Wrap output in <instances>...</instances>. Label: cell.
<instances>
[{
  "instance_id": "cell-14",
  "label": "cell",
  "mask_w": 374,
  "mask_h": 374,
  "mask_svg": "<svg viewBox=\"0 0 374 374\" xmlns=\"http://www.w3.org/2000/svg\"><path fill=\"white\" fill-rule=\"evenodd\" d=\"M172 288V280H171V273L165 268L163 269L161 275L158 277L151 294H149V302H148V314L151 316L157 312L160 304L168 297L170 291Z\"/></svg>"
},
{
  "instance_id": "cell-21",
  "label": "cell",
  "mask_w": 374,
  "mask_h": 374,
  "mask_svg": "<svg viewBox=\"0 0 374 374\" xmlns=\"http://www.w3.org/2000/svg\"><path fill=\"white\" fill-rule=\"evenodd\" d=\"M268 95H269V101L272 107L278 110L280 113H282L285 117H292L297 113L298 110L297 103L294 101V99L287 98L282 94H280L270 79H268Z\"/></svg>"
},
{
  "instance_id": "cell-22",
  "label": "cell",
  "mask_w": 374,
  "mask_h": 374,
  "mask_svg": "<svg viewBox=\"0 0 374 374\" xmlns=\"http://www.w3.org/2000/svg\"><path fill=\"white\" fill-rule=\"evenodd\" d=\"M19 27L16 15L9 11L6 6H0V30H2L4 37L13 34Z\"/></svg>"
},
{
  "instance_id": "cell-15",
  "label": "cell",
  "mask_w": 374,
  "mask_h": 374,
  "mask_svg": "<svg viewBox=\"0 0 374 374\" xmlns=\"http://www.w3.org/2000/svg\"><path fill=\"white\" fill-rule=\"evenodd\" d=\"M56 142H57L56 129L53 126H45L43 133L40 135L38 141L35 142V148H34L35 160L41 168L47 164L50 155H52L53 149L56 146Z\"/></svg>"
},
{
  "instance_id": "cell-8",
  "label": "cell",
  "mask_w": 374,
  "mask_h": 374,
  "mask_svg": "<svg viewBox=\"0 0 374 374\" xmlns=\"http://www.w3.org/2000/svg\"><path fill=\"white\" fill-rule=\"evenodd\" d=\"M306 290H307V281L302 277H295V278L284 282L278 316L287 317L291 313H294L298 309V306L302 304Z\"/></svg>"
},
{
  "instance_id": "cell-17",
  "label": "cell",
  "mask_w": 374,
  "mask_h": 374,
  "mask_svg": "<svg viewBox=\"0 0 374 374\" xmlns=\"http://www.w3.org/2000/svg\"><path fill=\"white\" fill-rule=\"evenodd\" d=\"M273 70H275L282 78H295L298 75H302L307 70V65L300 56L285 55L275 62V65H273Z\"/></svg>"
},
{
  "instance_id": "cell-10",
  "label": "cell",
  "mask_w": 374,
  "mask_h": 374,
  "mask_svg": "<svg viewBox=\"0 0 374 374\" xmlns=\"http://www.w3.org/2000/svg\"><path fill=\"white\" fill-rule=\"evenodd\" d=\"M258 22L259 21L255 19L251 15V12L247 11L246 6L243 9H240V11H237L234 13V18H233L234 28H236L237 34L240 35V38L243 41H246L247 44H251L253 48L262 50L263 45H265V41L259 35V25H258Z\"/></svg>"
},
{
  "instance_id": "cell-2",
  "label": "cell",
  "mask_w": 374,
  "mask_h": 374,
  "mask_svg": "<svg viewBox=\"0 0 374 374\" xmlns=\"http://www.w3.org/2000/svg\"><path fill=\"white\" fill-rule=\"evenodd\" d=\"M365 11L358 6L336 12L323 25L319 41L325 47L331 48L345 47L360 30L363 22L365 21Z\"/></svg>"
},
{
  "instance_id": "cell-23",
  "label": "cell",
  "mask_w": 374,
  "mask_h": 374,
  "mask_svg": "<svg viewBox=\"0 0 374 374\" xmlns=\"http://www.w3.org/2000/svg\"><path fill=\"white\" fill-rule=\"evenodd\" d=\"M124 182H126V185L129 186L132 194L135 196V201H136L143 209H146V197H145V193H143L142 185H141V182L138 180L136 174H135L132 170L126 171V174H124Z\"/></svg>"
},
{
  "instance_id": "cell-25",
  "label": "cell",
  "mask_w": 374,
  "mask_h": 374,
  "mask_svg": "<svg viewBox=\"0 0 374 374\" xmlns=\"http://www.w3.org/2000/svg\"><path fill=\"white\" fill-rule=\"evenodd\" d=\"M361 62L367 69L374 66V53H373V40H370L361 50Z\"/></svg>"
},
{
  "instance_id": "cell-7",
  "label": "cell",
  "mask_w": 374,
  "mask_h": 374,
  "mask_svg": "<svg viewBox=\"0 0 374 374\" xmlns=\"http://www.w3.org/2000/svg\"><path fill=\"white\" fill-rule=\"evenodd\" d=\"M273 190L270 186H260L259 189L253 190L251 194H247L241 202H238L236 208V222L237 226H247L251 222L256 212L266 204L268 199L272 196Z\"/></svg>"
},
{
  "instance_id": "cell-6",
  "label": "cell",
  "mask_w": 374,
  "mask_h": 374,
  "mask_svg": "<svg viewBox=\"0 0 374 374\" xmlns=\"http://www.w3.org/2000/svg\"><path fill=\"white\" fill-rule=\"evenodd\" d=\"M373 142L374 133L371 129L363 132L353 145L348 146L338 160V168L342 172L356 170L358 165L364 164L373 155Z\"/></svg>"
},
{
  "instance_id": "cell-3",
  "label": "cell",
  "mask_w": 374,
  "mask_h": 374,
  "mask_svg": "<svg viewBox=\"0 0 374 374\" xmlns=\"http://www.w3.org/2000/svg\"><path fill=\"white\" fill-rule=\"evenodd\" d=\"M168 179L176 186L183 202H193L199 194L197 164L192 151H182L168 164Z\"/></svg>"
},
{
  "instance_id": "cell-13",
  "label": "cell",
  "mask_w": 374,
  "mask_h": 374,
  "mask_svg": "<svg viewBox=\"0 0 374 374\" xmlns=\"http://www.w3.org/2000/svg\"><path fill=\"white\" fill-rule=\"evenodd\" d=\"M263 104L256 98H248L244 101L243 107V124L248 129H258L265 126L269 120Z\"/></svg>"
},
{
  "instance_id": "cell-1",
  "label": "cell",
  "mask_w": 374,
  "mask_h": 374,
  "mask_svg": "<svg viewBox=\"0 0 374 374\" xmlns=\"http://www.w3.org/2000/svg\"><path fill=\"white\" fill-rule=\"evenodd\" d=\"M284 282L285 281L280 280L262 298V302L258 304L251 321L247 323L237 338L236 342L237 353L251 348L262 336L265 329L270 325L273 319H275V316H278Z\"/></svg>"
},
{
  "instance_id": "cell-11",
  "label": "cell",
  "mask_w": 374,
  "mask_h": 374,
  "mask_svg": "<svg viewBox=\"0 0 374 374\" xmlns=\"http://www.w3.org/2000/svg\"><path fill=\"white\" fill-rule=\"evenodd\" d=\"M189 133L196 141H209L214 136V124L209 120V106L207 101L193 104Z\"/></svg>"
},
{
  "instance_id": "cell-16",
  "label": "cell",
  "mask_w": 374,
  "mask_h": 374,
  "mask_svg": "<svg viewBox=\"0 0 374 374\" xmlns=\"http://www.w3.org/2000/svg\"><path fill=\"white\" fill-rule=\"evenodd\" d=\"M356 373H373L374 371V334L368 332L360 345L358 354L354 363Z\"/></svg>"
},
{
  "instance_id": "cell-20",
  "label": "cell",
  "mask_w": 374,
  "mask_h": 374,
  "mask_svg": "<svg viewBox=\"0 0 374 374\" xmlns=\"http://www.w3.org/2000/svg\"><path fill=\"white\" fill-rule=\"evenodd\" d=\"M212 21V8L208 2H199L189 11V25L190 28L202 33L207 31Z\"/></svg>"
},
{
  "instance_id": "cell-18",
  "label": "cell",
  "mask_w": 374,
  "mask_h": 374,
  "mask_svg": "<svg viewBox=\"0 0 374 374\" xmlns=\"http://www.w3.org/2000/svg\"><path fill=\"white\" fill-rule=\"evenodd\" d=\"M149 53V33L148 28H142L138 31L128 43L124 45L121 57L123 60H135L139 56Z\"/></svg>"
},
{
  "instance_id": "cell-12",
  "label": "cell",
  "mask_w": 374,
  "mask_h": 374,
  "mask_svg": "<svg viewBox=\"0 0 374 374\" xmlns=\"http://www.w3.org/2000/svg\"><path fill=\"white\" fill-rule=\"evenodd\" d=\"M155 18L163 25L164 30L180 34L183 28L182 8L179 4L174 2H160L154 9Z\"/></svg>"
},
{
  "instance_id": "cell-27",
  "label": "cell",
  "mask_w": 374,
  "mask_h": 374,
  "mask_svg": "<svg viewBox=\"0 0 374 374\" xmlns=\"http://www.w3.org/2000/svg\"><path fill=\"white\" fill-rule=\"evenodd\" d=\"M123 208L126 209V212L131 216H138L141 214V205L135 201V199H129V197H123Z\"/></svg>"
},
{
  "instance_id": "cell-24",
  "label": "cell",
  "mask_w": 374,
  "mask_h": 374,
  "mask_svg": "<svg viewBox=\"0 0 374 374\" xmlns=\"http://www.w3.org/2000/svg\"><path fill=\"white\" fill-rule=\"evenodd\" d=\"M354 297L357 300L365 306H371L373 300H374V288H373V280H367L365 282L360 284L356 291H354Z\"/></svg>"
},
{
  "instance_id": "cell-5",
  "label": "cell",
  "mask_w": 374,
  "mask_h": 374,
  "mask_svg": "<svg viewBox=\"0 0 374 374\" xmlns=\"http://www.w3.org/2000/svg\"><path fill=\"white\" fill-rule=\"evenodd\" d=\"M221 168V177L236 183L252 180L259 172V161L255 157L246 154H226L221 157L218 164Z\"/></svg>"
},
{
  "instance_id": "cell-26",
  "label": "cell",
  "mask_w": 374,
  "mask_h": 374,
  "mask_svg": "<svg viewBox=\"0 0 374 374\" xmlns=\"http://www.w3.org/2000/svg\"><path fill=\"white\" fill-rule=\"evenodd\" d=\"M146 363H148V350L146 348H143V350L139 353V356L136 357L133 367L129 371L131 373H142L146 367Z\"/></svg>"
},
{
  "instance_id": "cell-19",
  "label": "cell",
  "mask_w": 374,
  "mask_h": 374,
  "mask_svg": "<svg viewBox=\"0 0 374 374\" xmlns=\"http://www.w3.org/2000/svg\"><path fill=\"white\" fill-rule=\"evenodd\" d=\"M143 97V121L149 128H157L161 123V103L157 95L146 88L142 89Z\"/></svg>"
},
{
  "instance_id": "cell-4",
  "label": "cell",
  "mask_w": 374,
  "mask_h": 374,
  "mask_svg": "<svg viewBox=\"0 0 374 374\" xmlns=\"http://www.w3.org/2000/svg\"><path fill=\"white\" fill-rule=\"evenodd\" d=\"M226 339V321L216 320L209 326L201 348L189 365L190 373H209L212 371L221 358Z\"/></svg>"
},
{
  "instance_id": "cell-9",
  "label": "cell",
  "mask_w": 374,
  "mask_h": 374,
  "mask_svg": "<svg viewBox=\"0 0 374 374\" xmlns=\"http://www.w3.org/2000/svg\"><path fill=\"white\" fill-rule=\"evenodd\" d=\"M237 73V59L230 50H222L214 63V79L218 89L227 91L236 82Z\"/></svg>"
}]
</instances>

▶ _THE REQUEST_:
Which lines in the listing above contain the string "instances"? Report each of them in full.

▶ _RESPONSE TO THE EXERCISE_:
Wrap output in <instances>...</instances>. Label: cell.
<instances>
</instances>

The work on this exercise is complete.